For everyone's reference, if using JDK 6 and a JDBC library built for Java 6 runtime, just having the JDBC JAR in the classpath is enough to load the driver, no more `Class.forName` required! This is because of the ServiceLoader facility publicly introduced in JDK 6 which allows "service providers" (in this case JDBC driver vendors) to provide an implementation class for a particular service (in this case java.sql.Driver interface).

The way this works is:

When your application code first refers to the DriverManager.getConnection() method, the static method loadInitialDrivers() queries the ServiceLoader API for any java.sql.Driver implementations present in the classpath in the form of META-INF/services entries and loads the class by name if present. If it finds it, a Class.forName method is invoked to load the service implementation.

To verify, open up the JDBC driver for MySQL and navigate to the META-INF/services directory. This directory should contain a UTF-8 encoded text file having the name 'java.sql.Driver'. The contents of the text file would be the name of the implementation class, in our case, com.mysql.jdbc.Driver. This is the class which is loaded and typically would contain the code to register with the DriverManager as we can see from the source.

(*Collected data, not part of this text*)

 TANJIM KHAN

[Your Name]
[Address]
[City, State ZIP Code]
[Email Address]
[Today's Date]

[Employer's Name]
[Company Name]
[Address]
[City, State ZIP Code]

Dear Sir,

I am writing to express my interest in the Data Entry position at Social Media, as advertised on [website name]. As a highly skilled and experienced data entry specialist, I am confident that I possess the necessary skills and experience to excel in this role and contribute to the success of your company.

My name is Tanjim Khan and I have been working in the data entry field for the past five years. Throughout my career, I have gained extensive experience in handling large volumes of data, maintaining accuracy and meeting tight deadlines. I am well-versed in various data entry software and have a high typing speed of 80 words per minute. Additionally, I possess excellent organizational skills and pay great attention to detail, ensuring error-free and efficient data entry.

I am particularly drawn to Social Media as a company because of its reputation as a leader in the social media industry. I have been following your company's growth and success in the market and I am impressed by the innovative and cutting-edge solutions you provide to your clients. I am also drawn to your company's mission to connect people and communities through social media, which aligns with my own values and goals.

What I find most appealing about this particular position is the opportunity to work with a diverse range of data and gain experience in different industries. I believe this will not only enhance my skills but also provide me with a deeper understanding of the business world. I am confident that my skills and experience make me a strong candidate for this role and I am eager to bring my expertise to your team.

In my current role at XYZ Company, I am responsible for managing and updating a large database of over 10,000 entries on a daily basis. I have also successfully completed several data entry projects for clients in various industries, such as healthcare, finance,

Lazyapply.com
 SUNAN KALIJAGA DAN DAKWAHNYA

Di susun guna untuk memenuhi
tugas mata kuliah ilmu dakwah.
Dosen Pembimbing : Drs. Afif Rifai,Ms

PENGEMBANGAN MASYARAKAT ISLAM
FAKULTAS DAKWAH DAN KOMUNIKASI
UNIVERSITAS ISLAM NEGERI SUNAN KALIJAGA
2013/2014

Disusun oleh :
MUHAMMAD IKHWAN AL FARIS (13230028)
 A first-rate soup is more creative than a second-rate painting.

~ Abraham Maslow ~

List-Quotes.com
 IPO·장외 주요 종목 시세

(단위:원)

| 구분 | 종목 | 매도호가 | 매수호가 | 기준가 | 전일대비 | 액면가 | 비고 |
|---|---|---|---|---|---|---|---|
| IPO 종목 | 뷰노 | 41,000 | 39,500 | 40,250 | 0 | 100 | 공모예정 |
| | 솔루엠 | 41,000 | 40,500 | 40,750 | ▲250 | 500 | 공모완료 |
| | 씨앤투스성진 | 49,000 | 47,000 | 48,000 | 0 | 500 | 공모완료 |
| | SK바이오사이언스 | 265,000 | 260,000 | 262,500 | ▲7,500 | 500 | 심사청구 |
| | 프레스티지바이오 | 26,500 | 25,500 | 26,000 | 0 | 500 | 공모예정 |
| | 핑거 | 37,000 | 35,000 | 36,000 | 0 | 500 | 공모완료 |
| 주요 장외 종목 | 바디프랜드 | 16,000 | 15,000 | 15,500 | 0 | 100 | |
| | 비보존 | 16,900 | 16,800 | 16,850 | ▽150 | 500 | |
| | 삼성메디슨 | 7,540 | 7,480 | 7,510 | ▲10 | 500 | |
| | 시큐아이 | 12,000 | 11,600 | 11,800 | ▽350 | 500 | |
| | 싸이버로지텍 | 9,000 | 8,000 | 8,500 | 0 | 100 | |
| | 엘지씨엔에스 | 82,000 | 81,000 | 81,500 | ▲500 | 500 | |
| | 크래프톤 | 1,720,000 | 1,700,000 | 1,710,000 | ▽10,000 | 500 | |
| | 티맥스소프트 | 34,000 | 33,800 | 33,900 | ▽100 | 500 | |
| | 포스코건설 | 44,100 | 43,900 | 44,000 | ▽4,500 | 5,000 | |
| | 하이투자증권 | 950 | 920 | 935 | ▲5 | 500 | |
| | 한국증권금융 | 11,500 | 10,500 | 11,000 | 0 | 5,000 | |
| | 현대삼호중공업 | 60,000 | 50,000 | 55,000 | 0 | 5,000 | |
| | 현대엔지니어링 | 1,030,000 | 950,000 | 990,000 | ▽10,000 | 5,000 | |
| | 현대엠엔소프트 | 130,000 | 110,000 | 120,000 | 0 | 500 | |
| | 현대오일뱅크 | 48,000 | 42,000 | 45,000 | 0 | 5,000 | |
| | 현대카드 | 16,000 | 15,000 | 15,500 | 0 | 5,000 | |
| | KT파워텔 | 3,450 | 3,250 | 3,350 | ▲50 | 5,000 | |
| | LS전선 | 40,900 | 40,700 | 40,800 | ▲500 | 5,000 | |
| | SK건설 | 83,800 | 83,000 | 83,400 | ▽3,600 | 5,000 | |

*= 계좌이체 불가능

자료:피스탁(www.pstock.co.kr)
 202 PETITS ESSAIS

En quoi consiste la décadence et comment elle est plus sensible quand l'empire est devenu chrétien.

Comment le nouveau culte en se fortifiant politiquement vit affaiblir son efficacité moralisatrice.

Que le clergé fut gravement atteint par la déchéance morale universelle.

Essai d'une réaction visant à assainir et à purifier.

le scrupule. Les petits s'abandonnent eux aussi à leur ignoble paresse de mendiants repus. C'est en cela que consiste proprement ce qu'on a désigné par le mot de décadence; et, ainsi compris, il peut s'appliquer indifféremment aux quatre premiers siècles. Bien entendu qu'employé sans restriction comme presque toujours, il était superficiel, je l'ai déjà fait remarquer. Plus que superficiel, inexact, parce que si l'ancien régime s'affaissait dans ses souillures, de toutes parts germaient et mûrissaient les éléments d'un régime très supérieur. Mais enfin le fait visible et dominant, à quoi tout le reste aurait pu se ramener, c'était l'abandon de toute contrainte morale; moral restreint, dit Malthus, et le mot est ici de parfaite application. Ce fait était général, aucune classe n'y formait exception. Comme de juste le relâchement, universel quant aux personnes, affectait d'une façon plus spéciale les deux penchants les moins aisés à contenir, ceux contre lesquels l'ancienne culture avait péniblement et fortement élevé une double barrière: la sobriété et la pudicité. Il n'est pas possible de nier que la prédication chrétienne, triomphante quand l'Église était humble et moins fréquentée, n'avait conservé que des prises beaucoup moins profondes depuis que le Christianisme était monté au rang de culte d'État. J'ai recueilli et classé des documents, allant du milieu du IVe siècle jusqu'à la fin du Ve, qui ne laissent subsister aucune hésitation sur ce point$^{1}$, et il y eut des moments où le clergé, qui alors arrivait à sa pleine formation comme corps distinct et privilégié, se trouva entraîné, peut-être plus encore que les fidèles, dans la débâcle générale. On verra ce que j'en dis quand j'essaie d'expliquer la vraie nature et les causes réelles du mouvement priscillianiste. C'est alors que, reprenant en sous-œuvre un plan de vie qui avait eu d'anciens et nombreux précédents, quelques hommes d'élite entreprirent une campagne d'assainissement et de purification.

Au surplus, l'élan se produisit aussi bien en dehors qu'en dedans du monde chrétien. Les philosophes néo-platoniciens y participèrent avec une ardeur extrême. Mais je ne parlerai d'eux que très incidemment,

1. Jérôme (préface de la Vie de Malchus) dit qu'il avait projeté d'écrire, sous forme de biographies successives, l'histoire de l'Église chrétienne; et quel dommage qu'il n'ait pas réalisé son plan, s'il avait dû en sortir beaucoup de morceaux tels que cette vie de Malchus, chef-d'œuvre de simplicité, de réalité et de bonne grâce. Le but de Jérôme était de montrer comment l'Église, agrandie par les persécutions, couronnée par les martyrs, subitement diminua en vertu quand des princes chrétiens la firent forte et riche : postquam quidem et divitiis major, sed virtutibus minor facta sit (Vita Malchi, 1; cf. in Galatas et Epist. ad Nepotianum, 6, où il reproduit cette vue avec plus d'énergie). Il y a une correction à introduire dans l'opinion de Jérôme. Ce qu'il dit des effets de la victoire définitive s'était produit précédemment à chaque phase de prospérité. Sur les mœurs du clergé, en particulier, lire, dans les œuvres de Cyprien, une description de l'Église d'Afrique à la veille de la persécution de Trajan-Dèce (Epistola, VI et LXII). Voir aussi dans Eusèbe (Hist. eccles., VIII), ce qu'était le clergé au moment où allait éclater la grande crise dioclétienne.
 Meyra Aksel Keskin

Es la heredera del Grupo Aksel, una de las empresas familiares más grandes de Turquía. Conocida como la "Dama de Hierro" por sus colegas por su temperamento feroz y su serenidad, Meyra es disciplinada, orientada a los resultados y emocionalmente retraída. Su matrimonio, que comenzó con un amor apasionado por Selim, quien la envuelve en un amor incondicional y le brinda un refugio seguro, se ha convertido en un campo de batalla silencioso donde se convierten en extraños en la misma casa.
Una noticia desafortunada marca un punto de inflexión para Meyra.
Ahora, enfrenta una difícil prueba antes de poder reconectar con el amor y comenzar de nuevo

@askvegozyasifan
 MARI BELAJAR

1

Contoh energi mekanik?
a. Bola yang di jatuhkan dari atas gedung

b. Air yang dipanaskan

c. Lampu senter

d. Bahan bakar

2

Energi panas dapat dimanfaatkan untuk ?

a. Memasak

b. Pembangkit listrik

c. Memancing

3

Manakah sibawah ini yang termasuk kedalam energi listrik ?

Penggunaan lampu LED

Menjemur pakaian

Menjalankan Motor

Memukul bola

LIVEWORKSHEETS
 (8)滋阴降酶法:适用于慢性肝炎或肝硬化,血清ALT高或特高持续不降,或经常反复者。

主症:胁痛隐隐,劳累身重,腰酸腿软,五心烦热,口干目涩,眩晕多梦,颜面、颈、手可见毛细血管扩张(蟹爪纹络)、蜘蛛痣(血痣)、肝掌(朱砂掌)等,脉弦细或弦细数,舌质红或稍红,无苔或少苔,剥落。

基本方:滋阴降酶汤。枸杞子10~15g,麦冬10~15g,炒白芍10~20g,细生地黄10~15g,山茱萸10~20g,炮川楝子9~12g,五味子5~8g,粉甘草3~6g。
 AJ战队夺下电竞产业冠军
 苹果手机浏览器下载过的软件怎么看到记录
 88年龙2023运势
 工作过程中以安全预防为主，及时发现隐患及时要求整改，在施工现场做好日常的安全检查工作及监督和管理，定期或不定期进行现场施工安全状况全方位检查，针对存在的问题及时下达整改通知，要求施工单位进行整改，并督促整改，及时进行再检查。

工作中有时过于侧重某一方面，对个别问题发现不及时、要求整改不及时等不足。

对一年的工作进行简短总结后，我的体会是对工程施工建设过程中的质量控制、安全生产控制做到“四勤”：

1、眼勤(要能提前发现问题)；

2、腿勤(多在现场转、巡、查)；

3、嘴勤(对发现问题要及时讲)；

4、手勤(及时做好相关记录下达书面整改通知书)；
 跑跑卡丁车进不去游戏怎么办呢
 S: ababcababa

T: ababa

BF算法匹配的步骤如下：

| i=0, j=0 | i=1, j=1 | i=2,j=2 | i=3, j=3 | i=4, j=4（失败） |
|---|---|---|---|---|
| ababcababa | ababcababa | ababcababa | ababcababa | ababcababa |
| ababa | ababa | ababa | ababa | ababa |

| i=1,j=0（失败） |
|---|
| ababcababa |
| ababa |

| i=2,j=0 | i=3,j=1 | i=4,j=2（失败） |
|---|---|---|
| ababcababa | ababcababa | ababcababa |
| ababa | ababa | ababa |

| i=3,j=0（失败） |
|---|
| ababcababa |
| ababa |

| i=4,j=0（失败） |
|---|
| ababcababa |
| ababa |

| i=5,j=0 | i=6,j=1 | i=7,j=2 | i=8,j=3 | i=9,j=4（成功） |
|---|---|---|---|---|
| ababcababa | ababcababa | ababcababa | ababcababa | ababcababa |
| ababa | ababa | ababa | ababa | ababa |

For everyone's reference, if using JDK 6 and a JDBC library built for Java 6 runtime, just having the JDBC JAR in the classpath is enough to load the driver. This is because of the ServiceLoader facility publicly introduced in JDK 6 which allows "service providers" (in this case JDBC driver vendors) to provide an implementation class for a particular service (in this case java.sql.Driver interface).

The way this works is:

When your application code first refers to the DriverManager.getConnection() method, the static method loadInitialDrivers() queries the ServiceLoader API for any java.sql.Driver implementations present in the classpath in the form of META-INF/services entries and loads the class by name if present. If it finds it, a Class.forName method is invoked to load the service implementation.

To verify, open up the JDBC driver for MySQL and navigate to the META-INF/services directory. This directory should contain a UTF-8 encoded text file having the name 'java.sql.Driver'. The contents of the text file would be the name of the implementation class, in our case, com.mysql.jdbc.Driver. This is the class which is loaded and typically would contain the code to register with the DriverManager as we can see from the source.

i really dont understand how to do this? anyone could help?

Which specific part do you have trouble understanding?

You just need to put the MySQL JDBC driver in your classpath, remove `Class.forName()` from your code and it should automatically work. Nothing more needed from your side.